ABOUT THIS TASK
Would you print all of the entries exactly, please, but without their pictures?

*** INFORMATION ***

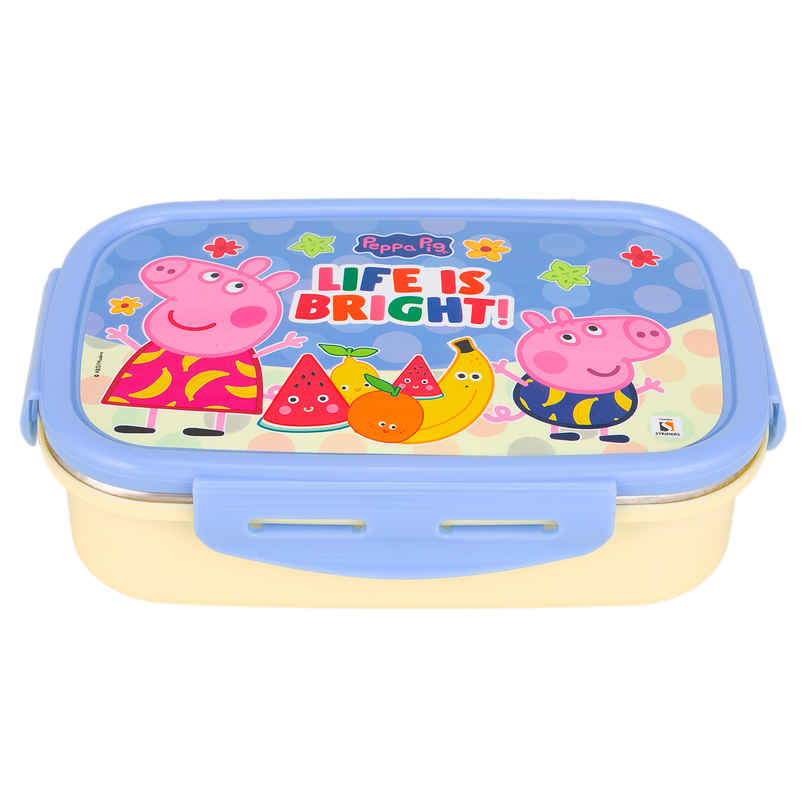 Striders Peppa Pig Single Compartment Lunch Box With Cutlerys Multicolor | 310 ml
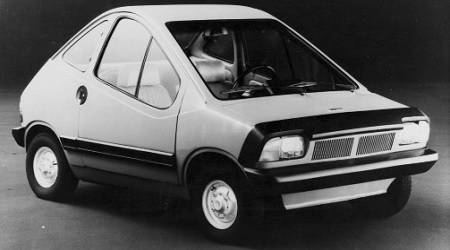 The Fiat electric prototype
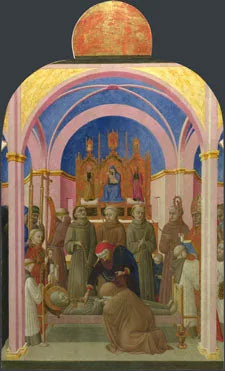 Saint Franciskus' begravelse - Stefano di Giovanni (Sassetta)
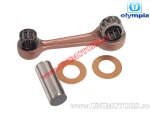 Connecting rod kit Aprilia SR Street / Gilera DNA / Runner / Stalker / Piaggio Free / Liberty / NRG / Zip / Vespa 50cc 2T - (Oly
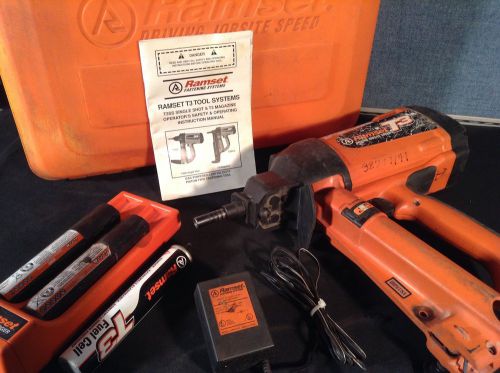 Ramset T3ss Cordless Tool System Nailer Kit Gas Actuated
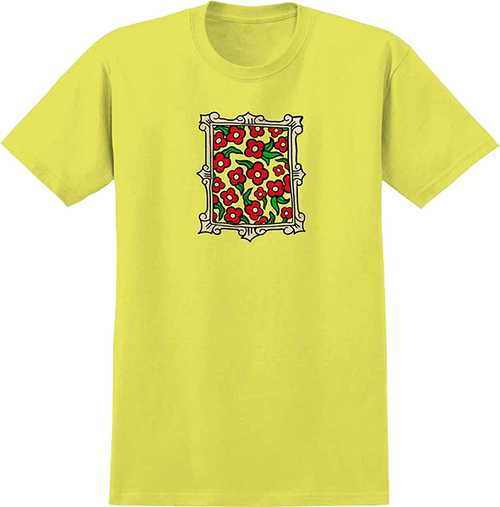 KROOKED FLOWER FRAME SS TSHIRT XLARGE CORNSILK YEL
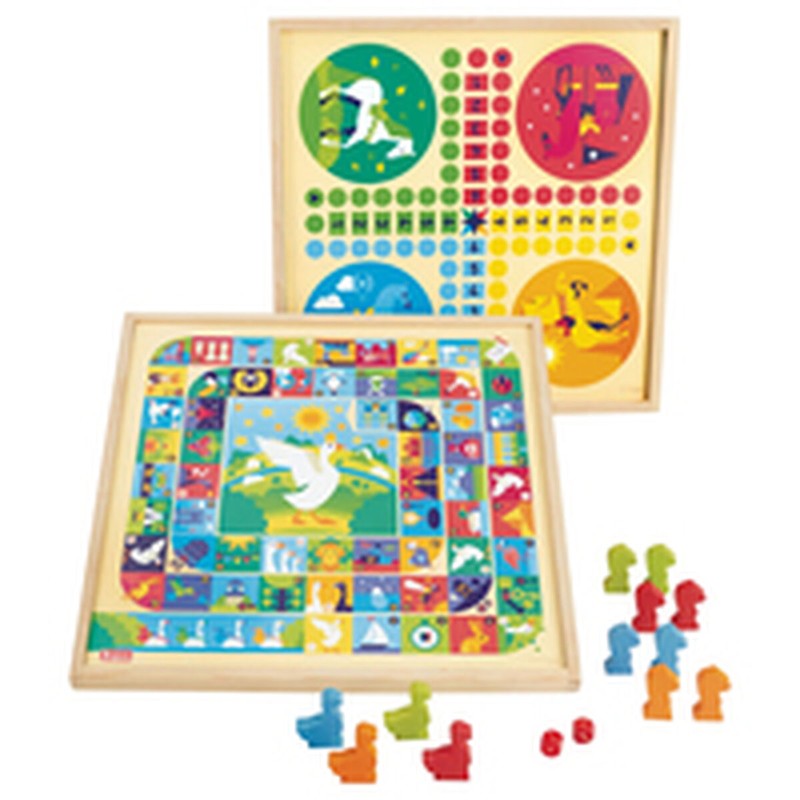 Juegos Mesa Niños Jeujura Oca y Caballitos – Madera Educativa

*** End of INFORMATION ***

TASK RESULT
 Striders Peppa Pig Single Compartment Lunch Box With Cutlerys Multicolor | 310 ml
 The Fiat electric prototype
 Saint Franciskus' begravelse - Stefano di Giovanni (Sassetta)
 Connecting rod kit Aprilia SR Street / Gilera DNA / Runner / Stalker / Piaggio Free / Liberty / NRG / Zip / Vespa 50cc 2T - (Oly
 Ramset T3ss Cordless Tool System Nailer Kit Gas Actuated
 KROOKED FLOWER FRAME SS TSHIRT XLARGE CORNSILK YEL
 Juegos Mesa Niños Jeujura Oca y Caballitos – Madera Educativa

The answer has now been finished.